There have been a few competitions that I thought I had a shot at winning lately. Author’s Publish Magazine sends an email to subscribers featuring 30+ magazines that are open for submissions for short stories or novels. I took the opportunity to specifically look for horror magazines and submit some of my old ghost stories. I still want to improve my horror writing, but so far none of the contests have accepted my short stories. I’ve also gotten into Reedsy.com, which has weekly short story and flash fiction contests that costs $5 per entry. I like Reedsy because they provide prompts so it’s a good exercise for coming up with ideas quickly and flushing out a full story in 1000-3000 words. None of my submissions to Reedsy or horror magazines have been accepted and it kind of killed my confidence. Not having any successes to report has also hindered confidence among my writing group. Other writers in that group have been actively submitting as well but also haven’t had any successes. I was starting to get frustrated, and I doubt I was alone in feeling that way.

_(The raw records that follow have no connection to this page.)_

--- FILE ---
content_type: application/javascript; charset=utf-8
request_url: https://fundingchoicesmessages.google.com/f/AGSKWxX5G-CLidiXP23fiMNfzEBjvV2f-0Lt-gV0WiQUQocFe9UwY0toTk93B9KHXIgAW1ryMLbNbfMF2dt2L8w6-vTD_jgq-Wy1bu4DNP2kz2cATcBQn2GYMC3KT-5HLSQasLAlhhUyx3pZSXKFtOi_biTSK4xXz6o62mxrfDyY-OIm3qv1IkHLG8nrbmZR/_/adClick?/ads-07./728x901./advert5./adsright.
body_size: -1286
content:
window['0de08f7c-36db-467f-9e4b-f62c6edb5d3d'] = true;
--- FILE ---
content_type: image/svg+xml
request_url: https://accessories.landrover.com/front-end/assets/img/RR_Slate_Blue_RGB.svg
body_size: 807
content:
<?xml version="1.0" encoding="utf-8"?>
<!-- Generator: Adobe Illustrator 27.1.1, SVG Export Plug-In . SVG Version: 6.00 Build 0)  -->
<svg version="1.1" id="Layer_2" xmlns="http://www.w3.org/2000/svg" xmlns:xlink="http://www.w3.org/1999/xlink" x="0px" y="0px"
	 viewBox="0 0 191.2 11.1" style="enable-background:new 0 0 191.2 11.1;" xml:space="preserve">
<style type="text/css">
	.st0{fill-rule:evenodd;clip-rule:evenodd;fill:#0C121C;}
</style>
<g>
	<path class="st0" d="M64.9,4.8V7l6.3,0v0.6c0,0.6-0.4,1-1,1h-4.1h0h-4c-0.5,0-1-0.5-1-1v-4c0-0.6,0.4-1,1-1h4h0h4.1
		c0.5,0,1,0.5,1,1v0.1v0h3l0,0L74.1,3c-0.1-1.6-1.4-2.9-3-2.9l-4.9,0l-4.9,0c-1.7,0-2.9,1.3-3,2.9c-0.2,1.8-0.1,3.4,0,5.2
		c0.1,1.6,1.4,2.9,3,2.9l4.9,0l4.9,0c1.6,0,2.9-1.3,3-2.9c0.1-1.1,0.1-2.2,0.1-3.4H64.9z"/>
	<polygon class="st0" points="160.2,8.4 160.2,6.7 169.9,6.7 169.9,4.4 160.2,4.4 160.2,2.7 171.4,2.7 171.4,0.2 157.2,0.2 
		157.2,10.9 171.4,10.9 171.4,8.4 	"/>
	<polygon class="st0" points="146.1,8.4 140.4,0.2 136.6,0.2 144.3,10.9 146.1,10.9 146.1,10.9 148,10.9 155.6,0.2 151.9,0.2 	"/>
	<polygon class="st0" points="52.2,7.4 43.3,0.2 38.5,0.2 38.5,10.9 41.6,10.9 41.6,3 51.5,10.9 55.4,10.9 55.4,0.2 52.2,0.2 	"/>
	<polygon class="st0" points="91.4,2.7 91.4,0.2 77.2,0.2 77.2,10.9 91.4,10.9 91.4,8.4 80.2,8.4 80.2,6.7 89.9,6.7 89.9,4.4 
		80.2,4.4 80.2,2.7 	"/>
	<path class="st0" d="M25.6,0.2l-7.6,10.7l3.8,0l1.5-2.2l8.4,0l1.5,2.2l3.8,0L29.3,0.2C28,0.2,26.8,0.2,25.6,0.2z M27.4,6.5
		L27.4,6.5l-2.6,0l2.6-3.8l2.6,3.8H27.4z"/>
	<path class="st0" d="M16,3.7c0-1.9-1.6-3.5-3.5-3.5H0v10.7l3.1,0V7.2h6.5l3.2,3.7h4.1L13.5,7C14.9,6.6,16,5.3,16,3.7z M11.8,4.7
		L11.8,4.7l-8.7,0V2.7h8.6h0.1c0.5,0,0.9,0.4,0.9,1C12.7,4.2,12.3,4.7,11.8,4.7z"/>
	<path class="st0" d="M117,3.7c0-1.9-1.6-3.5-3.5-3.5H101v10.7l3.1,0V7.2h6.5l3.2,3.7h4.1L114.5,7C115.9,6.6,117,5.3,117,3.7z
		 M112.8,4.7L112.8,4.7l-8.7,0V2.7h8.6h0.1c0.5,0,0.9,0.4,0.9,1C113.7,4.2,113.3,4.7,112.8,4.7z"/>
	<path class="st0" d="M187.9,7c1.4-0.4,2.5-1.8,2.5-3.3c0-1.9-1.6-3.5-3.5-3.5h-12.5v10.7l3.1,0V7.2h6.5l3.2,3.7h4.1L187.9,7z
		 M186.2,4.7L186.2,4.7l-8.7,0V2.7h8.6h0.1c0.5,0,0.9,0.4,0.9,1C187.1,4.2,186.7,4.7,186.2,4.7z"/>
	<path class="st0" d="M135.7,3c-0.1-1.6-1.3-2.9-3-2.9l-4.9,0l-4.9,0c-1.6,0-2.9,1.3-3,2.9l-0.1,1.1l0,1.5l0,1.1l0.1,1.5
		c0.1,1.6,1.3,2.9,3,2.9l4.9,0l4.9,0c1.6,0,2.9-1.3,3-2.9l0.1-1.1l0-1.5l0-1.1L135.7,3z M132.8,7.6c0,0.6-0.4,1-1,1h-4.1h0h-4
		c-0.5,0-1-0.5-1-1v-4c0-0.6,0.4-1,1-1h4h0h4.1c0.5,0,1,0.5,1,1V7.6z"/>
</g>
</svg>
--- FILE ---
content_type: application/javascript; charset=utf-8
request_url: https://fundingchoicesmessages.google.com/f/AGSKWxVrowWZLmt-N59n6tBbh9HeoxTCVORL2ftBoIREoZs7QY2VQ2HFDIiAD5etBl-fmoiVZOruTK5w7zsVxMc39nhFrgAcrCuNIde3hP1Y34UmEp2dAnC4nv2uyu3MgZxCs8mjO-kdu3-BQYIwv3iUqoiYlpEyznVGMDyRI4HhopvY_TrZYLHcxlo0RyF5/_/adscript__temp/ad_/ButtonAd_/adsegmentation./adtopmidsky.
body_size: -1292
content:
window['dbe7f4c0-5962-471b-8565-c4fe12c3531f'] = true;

Feelings became more positive recently when I delivered a big piece of good news. While Googling open writing contests I came across one called The Book Fest. I signed up and submitted Public Display of Aggression back in February of this year. I submitted it for multiple categories, and recently was informed that the book won 3rd place for Fantasy Thriller genre and received an Honorable Mention for the cover art (special thanks to Lothar Speer for being such a dedicated illustrator). It isn’t 1st place, but I’m not complaining. It looks like there were hundreds of books submitted, so 3rd place is definitely a reason to be proud.
I’m still exploring ways to capitalize on this victory. The Book Fest offered a few different prizes but I didn’t purchase all of them. The cheapest prize was a set of “Winner” stickers. While simple, I believe it will be effective. At ABQ Comic Con earlier this year, Marie Parks placed stickers on her book, Unrelenting, indicating it won a Book Pipeline LGBTQ+ aware and it seemed to boost interest in and sales of her novel. Another prize was a press release. My plan for that is to print copies and ask bookstores if they’re willing to display it in their window for at least a weekend. There was also a pretty exclusive prize which was to have the book cover displayed on a billboard in New York City. I really wanted to take advantage of that, but it was a few hundred dollars and I’m hesitant about spending that much on anything. By the time I decided it was worth the cost, I discovered that space on the billboard was filled up, so that was a missed opportunity.
The important thing is that morale among the aspiring authors I meet weekly has been lifted and my confidence has been boosted. Gaining recognition for a craft like creative writing is a numbers game. I’m still on the lookout for short story competitions and I’m bound to win one of those eventually, but a book award is more valuable. It’s an award for a product that’s able to be widely distributed and will hopefully cultivate interest in the Mystic Rampage series overall.